She entered the bookroom and sat down by the fire. “I should not, I know,” she confessed. “But females have such unaccountable fancies! You will think me as paltry a creature as your cousin, I dare say, but I must Own that there is something very disagreeable to me in the thought that there is a way into this house which is used by one who you have assured me must be an ugly customer. In fact, even now in broad daylight I find I cannot be easy in my mind, and quite dread being obliged to go upstairs.”
“Oh, you need be under no apprehension, ma’am!” he assured her. “There can be no fear of anyone’s entering that door during the daylight! But I’ll tell you what! While I ride back to the Hall to tell Ned about this, I’ll leave Bouncer to guard you. You will be quite at your ease then, for he is pretty fierce, I can tell you! He took a bite out of the blacksmith’s leg only the other day. He is a splendid dog, and only quite young yet!”
She looked dubiously at the dog, which was stretched out before the fire fast asleep. “Well, if you think ... But perhaps he will not stay, if you go.”
“Yes, he will. I have been training him to do all manner of tricks! Here, Bouncer! Here, boy!”
The hound awoke and sat up, dipping his ears and panting fondly at his master. Nicky patted him invigoratingly. “Good dog, Bouncer!” he said. “Now you stay here and guard her! Do you understand, sir? Sit! That’s it! On guard, Bouncer, mind!” He straightened himself, regarding his pet proudly. “You can see how he understands me, can you not?” he said.
“I’ll be off at once. Don’t put yourself to the trouble of coming to the door with me! And don’t be in the fidgets, will you, Cousin? I shall be back almost directly and I will bring Ned to you. Sit, Bouncer! On guard!”

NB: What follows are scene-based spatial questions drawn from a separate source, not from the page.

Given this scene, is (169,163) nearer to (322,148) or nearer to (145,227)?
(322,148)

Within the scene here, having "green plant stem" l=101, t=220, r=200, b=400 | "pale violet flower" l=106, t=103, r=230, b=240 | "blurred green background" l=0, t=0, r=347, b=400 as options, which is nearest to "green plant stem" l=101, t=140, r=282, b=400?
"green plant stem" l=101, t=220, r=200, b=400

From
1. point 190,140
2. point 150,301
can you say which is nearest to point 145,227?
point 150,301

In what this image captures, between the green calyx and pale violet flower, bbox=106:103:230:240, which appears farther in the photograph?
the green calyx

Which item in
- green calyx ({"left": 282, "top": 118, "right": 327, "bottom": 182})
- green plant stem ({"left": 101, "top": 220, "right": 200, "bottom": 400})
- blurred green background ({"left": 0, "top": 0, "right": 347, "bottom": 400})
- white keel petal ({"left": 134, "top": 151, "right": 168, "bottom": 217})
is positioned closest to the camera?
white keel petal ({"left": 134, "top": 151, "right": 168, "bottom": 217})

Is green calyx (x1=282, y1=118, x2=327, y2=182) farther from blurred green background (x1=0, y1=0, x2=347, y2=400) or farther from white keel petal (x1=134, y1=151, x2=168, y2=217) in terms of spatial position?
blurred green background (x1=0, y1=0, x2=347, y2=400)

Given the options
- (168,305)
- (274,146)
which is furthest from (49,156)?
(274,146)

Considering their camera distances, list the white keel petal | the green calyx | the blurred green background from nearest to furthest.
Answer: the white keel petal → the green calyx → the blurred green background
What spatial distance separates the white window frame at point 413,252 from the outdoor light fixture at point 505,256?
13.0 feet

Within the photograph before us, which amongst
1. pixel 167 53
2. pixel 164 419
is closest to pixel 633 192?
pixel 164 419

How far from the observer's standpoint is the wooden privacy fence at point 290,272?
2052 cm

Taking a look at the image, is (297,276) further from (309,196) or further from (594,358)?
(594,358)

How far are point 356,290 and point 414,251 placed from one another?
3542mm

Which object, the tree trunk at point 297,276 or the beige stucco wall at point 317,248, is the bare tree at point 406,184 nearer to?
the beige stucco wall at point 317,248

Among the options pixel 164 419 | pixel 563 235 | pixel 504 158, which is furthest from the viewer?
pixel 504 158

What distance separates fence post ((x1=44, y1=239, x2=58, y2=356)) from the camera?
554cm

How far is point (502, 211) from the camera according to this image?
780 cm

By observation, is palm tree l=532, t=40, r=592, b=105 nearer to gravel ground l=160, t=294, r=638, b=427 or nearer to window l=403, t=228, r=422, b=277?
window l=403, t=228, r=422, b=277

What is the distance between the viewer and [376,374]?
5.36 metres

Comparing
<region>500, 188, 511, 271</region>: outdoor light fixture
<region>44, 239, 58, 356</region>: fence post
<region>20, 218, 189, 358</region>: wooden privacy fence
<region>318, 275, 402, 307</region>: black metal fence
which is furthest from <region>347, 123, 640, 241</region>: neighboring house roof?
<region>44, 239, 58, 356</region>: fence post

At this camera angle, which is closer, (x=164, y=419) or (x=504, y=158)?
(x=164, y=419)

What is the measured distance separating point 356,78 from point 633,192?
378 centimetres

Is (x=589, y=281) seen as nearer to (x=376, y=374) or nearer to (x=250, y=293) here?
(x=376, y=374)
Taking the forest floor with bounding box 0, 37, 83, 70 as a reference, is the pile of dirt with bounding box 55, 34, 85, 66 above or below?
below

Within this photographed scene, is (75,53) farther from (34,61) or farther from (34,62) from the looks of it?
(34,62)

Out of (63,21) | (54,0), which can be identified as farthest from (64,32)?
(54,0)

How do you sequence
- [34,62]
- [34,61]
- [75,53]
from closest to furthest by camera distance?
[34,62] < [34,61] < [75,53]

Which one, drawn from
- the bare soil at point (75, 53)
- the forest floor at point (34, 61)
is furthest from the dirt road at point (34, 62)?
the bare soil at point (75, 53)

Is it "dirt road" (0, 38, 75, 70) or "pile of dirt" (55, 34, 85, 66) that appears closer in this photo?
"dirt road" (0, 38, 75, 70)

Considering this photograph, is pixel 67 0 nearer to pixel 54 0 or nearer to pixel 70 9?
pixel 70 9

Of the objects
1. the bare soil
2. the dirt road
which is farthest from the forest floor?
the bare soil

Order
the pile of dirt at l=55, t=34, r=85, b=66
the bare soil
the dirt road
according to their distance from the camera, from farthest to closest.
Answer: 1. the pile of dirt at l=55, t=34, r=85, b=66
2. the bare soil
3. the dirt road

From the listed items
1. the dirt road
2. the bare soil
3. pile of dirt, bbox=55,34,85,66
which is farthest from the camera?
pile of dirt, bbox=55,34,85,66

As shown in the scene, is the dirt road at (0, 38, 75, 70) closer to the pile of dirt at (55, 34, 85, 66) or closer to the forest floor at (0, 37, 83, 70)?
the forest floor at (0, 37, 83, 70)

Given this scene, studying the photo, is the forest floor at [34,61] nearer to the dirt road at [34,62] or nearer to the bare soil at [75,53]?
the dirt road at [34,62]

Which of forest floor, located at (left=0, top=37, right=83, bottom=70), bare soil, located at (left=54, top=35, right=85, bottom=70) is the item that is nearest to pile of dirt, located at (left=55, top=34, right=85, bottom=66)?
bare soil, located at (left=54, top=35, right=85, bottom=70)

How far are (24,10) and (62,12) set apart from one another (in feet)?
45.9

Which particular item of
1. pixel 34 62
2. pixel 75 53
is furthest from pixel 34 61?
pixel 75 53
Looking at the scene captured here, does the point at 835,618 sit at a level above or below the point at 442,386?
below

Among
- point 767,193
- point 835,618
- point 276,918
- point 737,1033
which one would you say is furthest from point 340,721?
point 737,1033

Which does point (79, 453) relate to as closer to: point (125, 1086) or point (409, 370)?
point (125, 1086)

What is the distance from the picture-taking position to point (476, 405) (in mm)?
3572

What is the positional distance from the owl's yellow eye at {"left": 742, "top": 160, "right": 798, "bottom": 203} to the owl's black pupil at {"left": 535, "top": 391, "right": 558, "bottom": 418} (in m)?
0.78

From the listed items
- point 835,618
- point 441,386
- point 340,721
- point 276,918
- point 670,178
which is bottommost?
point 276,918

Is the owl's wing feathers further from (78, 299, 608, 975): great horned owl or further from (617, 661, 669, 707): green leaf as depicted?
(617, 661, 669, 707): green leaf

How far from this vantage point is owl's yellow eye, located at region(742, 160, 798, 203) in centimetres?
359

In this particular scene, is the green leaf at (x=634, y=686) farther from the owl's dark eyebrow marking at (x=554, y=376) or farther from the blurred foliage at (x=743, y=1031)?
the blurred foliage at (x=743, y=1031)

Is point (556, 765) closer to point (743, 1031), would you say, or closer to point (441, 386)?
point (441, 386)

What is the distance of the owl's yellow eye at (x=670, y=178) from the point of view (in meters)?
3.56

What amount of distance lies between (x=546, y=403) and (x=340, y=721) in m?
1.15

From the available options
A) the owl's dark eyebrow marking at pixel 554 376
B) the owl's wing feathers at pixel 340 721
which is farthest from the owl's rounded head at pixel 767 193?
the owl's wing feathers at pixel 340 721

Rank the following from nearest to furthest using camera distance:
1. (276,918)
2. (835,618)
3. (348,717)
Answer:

He left the room as he spoke, taking the precaution of shutting the door behind him. The faithful Bouncer bounded over to it, sniffed long and loud at the crack, uttered a whine, and scratched at the panel. Finding it immovable, he returned to the fire and lay down with his head on his paws and his eyes fixed on Elinor.
She leaned back in her chair, really a good deal upset by the discovery of the secret stairway and feeling the need of a period of quiet during which she might compose her mind. Common sense assured her that Nicky’s theories could be nothing more than the products of an ardent imagination, but try as she would she could not hit upon a more reasonable explanation of the Frenchman’s presence in the house on the previous night. He had not seemed to her at all the sort of young man to have made use of the secret door from a high-spirited desire to give his host a fright; nor could she believe him to have been a common housebreaker. Some motive he must have had, but what this was she was much inclined to think no one but himself would ever know. That he would return in the same manner seemed to her to go beyond the bounds of probability, yet however irrational it might be, she could not think of that secret stair without feeling her pulses beat fast with trepidation.
She did her best to shake off such foolish fears and told herself she would be better employed in sorting the linen than in sitting thinking herself into nervous spasms. She got up out of her chair and would have walked over to the door had it not been unmistakably brought home to her that the intelligent hound at her-feet was laboring under some confusion of ideas. He too rose, and with bristles lifting all along his back and his lips curling away from a set of admirable teeth, placed himself before her, growling.
Elinor stood still, looking down at him doubtfully. “Good dog!” she said, in what she hoped was a reassuring voice. “Lie down, sir!”